「え・・・それむちゃくちゃじゃん」
「うん、むちゃくちゃ。でも、もちろんおおっぴらに”殺せ”とか言わない。あくまで”捕らえようとしたら抵抗したので”って事になる」
町内新聞にも報告として載ったりします。
「でもさでもさ、何を基準として”南から来た人”ってなるわけ!?間違いだって・・」
「あった。そりゃもちろんあったよ。勘違いのマーダーが。んで、それをもみ消すなんて約束は日本政府はしてないからね。
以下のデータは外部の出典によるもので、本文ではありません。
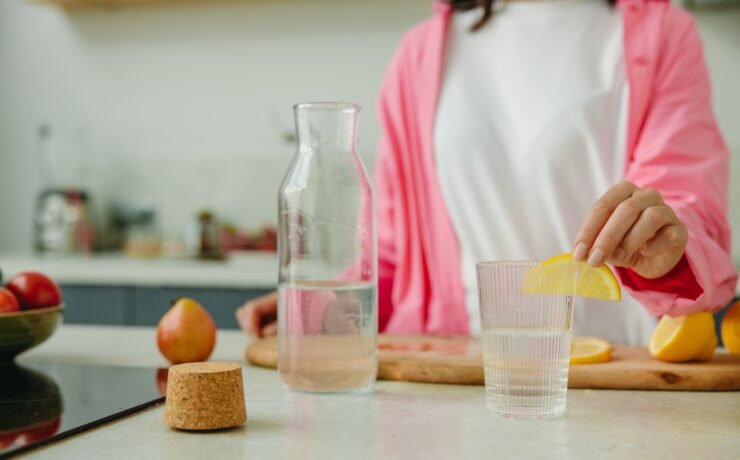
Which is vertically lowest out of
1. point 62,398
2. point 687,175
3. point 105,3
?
point 62,398

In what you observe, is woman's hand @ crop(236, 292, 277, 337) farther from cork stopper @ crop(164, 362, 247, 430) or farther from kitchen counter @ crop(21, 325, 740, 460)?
cork stopper @ crop(164, 362, 247, 430)

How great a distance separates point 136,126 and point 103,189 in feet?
0.84

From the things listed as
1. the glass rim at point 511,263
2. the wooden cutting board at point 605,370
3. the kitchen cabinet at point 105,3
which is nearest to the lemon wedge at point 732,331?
the wooden cutting board at point 605,370

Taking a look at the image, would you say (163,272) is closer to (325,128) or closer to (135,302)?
(135,302)

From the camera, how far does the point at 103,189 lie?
10.2ft

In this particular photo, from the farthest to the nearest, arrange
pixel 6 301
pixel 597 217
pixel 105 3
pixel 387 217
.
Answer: pixel 105 3, pixel 387 217, pixel 6 301, pixel 597 217

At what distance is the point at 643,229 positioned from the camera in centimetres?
86

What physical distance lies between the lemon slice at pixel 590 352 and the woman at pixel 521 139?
0.31 meters

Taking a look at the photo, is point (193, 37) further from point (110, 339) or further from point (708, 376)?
point (708, 376)

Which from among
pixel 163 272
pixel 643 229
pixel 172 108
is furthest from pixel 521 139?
pixel 172 108

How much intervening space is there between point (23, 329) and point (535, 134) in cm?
85

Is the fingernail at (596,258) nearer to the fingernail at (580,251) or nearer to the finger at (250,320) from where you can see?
the fingernail at (580,251)

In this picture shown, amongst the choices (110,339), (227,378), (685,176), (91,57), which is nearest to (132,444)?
(227,378)

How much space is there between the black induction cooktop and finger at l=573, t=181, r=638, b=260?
44cm
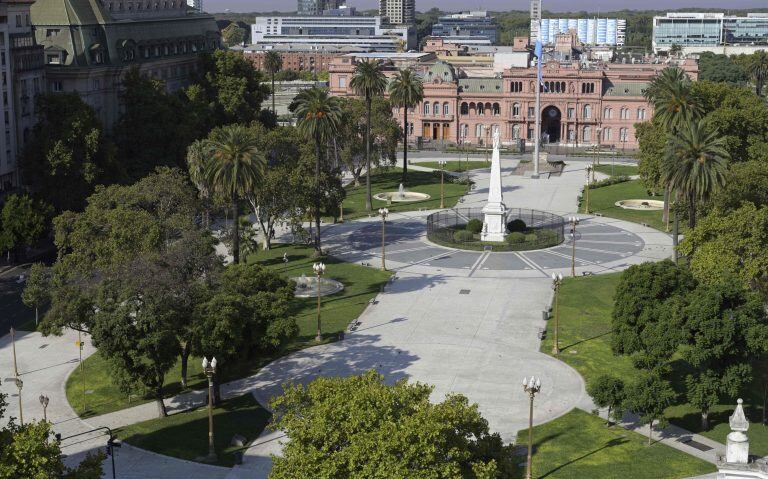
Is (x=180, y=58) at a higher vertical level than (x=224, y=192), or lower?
higher

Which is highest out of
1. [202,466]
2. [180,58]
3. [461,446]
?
[180,58]

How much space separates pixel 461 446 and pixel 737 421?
10845 millimetres

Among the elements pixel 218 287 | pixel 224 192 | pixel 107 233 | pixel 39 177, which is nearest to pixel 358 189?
pixel 39 177

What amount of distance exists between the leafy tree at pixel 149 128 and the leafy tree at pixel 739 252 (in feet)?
217

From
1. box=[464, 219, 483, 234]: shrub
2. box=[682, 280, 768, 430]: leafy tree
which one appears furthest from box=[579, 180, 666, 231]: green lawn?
box=[682, 280, 768, 430]: leafy tree

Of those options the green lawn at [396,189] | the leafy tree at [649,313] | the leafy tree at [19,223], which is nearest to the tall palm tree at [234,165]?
the leafy tree at [19,223]

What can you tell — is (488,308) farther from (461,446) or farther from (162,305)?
(461,446)

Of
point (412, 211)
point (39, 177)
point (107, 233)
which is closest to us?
point (107, 233)

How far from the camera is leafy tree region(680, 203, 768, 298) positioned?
6700 cm

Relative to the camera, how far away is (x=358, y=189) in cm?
13900

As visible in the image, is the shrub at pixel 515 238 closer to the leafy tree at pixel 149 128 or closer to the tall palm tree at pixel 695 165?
the tall palm tree at pixel 695 165

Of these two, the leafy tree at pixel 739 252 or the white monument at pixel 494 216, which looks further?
the white monument at pixel 494 216

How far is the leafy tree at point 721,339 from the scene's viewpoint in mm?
55594

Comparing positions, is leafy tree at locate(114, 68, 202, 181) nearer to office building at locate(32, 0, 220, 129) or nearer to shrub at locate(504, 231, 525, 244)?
office building at locate(32, 0, 220, 129)
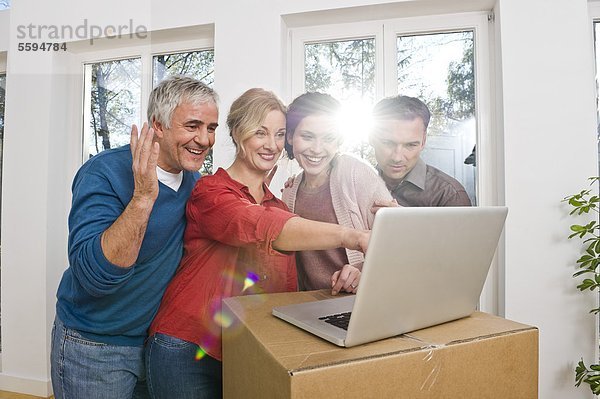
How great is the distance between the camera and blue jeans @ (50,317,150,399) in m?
1.11

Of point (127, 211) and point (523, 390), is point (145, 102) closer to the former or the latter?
point (127, 211)

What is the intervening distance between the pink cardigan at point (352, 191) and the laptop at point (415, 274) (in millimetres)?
780

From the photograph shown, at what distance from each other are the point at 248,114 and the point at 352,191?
0.49 m

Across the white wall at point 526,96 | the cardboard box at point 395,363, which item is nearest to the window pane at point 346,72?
the white wall at point 526,96

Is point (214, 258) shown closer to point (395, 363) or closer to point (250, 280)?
point (250, 280)

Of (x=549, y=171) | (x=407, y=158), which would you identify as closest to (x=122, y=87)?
(x=407, y=158)

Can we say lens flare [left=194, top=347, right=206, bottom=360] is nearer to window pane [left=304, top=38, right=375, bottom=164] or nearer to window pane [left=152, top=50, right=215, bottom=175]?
window pane [left=304, top=38, right=375, bottom=164]

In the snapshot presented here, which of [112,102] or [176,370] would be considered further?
[112,102]

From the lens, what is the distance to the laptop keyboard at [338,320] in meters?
0.71

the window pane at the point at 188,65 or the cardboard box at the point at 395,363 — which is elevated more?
the window pane at the point at 188,65

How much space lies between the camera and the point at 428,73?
1836mm

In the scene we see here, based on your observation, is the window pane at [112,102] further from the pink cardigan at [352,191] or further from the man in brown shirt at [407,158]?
the man in brown shirt at [407,158]

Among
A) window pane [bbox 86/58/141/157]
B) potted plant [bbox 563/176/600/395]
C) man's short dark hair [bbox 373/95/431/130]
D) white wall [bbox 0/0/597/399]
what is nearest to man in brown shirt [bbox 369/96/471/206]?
man's short dark hair [bbox 373/95/431/130]

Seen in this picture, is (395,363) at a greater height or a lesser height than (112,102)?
lesser
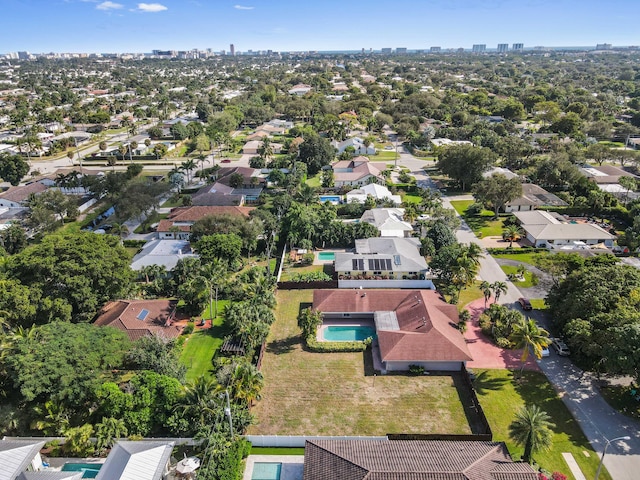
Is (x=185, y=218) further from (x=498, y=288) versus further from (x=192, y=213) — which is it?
(x=498, y=288)

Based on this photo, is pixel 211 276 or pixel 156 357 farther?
pixel 211 276

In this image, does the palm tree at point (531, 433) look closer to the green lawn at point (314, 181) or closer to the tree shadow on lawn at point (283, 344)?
the tree shadow on lawn at point (283, 344)

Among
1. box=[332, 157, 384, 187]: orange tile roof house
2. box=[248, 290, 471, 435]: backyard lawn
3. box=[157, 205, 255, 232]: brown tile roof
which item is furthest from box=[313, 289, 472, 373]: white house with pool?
box=[332, 157, 384, 187]: orange tile roof house

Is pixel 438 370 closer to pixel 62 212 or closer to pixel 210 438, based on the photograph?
pixel 210 438

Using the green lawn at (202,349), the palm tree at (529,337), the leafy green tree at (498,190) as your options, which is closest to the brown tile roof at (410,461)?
the palm tree at (529,337)

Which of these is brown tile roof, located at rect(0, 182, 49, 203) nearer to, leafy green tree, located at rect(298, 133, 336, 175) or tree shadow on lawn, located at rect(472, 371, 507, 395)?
leafy green tree, located at rect(298, 133, 336, 175)

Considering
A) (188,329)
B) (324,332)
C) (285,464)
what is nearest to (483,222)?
(324,332)

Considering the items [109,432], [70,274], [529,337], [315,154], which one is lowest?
[109,432]
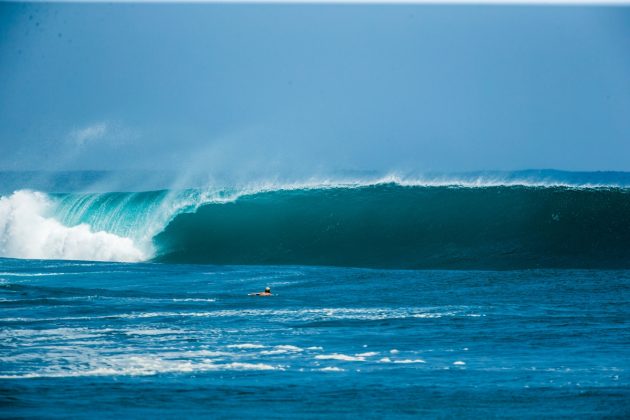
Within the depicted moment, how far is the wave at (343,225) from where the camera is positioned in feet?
72.4

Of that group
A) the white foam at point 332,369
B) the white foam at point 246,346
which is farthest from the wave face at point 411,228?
the white foam at point 332,369

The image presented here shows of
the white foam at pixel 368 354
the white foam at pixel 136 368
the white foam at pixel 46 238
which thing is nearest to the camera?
the white foam at pixel 136 368

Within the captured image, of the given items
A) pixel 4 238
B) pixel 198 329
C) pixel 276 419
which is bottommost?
pixel 276 419

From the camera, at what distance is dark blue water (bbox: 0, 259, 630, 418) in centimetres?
785

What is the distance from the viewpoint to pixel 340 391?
823cm

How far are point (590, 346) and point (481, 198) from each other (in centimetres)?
1599

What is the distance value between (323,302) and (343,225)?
11385mm

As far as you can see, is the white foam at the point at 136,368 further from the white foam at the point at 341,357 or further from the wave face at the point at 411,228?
the wave face at the point at 411,228

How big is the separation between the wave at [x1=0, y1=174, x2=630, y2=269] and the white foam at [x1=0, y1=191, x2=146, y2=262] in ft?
0.12

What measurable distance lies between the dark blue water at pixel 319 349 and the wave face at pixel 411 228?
191 inches

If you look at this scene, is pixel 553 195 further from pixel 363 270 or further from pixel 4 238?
pixel 4 238

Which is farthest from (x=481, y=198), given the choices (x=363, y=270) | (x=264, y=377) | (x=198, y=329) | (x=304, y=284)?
(x=264, y=377)

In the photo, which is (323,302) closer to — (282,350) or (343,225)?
(282,350)

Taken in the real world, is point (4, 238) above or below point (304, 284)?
above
マスコミによって報道されまくり」
「・・・・そしてこの町に来る人は激減し、余所者の判別が容易になった?」
「ほんと、理解が早くて助かるよ」
ぼくもう喉カラカラですもん。
「いやぁ・・・その土地その土地いろんな事があるもんだねぇ・・・」
「まぁ地元の人間は慣れっこだし、別に不自由は感じないけどね」
「じゃあとりあえず町を案内してくれる?」
「理解は早いけど馬鹿だな!」
「えええ・・・わかってますって。あんたが命の恩人だったかもしれないって事でしょ?」
「う・・・まぁ恩に着せるつもりは無い。ほんとに。君だってほっといたら危ない人を黙ってほっとかないだろ?」
「うーん・・・人によるかなぁ・・」
「おぅい」
「うそうそ。いい人だね」
「今にも騙されてたりしてな」
「そんなー別に旦那のバイクを拝借しようなんざ思ってませんって」
「・・・・・」
「わははははっ!ほんとあんたいい人な!」
「・・・・だいじょぶなんだろうか・・・」
一抹の不安は、それでもあまりにも無害な笑顔でかき消された。